Il commento del direttore
Remo Vangelista
I mercati di Costa Crociere reagiscono in maniera diversa al contesto attuale. “L’Europa centrale, dell’Est e del Nord non registrano variazioni, mentre l’Europa meridionale è più suscettibile” dichiara Luigi Stefanelli, VP Worldwide Sales, a margine di una conferenza stampa negli uffici della compagnia, sottolineando l’importanza del turismo organizzato oggi più che mai.
Il mercato italiano, primo in quasi tutti gli itinerari, stacca gli altri in termini di volumi, specialmente nel Mediterraneo, dove si concentra la capacità di flotta e fa presa la prossimità degli imbarchi.

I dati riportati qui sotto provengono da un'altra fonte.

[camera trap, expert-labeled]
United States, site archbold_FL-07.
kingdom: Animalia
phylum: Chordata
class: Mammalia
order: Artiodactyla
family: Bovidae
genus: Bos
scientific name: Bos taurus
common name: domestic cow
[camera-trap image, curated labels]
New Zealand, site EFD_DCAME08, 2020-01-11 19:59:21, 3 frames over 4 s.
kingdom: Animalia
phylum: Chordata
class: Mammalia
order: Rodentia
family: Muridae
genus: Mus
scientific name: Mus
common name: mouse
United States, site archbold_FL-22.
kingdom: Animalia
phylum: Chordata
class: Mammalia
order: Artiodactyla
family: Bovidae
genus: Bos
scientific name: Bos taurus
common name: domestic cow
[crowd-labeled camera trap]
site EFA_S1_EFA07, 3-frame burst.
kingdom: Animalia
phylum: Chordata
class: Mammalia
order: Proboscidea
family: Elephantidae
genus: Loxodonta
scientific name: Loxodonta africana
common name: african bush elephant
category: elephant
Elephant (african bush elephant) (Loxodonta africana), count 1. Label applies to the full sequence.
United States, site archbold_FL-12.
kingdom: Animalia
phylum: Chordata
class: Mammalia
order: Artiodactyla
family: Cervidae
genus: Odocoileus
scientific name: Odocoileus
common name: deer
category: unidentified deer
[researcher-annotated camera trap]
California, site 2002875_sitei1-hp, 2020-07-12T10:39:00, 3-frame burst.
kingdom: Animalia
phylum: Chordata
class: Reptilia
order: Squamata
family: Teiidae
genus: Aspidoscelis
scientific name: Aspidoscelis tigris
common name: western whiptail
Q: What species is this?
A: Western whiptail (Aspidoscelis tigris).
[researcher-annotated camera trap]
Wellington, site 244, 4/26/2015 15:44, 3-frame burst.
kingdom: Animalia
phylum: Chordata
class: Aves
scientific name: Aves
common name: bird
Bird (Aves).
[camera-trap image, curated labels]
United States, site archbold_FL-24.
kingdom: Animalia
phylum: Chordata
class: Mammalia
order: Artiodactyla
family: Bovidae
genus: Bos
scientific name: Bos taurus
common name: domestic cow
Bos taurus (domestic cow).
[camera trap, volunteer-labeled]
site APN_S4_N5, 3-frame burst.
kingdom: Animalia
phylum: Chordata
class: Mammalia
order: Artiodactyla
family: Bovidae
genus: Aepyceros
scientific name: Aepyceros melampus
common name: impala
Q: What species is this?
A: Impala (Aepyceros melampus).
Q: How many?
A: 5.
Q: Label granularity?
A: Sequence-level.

Per tutti cambia il comportamento d’acquisto: “In reazione all’orientamento verso il last minute abbiamo garantito il cambio gratuito della data di partenza su una serie di crociere e non applichiamo fuel surcharge sulle partenze dell’estate 2026” prosegue Stefanelli.
Gli investimenti sulla qualità delle esperienze, diversificate in base all’ascolto del target, fanno sì che la compagnia raggiunga il livello più alto di net promoter score. Il cliente soddisfatto non va al risparmio: “Stiamo facendo bene in prezzo medio e richiesta di ancillary e servizi in cabina”. In netto aumento la prevendita delle esperienze di terra pre-imbarco. “Scegliamo di stabilizzare la flotta per sviluppare e innalzare la qualità di prodotti e servizi e il valore degli itinerari” conclude Francesco Muglia, Chief Commercial Officer e SVP Costa Crociere.